German and Dutch researchers studied river basins in southern China, central Europe, North America, and Africa. 

They warned they will become “water scarcity hotspots” because of high nitrogen levels caused by fertiliser run-off. 

Where we used to worry about the quantity of water available, we should now address its quality, they said.

“For example, agricultural intensification and urbanisation have added excessive pollutants such as nutrients, pathogens, plastics and other chemicals to the water bodies,” they wrote.

Nitrogen run-off causes dead zones where lack of oxygen drives out all aquatic life. 

It also causes algal “blooms” in surface water, which produce toxins that contaminate drinking water and cause health issues in humans, such as liver damage, diarrhoea and neurological problems.

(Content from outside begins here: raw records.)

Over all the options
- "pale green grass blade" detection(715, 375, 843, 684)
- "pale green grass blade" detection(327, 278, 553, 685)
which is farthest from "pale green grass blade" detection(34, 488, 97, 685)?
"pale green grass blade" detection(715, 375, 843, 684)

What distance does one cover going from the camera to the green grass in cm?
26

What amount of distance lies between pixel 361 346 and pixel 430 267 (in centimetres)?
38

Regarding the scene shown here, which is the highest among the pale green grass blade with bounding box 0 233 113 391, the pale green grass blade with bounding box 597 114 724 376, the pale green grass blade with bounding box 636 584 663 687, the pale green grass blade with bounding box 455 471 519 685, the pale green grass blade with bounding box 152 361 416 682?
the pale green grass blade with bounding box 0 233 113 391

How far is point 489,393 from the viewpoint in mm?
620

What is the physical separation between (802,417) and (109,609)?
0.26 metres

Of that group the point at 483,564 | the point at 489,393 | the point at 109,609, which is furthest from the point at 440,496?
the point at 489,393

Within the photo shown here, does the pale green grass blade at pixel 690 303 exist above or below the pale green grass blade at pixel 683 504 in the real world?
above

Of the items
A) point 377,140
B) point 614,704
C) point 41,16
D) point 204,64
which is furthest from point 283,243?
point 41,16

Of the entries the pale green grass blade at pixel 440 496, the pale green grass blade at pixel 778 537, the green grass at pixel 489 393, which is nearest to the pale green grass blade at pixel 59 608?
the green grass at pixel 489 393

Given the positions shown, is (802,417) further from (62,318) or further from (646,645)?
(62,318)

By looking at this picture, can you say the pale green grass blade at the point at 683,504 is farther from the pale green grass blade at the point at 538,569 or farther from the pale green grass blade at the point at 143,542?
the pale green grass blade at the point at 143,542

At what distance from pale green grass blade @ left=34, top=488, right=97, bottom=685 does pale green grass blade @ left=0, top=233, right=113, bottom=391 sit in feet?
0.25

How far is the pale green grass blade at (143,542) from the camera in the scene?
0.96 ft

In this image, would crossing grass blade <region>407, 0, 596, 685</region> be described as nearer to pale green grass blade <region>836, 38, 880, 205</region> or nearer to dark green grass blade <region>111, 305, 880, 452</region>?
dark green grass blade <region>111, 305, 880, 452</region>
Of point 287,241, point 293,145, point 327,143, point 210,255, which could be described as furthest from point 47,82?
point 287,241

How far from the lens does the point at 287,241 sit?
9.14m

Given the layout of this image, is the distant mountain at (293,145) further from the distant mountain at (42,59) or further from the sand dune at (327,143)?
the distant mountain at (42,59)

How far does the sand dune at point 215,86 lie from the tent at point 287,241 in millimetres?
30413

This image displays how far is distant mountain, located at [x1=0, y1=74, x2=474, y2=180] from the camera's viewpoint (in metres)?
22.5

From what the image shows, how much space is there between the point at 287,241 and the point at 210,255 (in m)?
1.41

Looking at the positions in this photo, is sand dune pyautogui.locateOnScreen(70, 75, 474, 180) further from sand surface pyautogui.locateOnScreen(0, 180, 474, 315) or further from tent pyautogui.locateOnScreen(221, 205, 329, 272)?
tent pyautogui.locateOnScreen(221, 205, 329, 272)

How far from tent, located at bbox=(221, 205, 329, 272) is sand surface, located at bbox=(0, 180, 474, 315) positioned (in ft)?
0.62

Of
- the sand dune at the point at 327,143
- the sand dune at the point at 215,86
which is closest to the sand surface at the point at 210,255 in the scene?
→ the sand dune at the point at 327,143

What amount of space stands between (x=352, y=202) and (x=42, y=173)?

In 2010, a quarter of small river basins around the world faced a severe scarcity of clean water. 

The researchers now project that, by 2050, an extra 40 million sq km of basin areas may find clean water scarce, affecting 3 billion more people.

The South China Morning Post notes that another peer-reviewed study, published in 2016 by scientists in the Netherlands, found that 4 billion people – half of them in China and India – experience severe water scarcity at least one month each year. 

Worldwide, 500 million people face severe water scarcity all year round.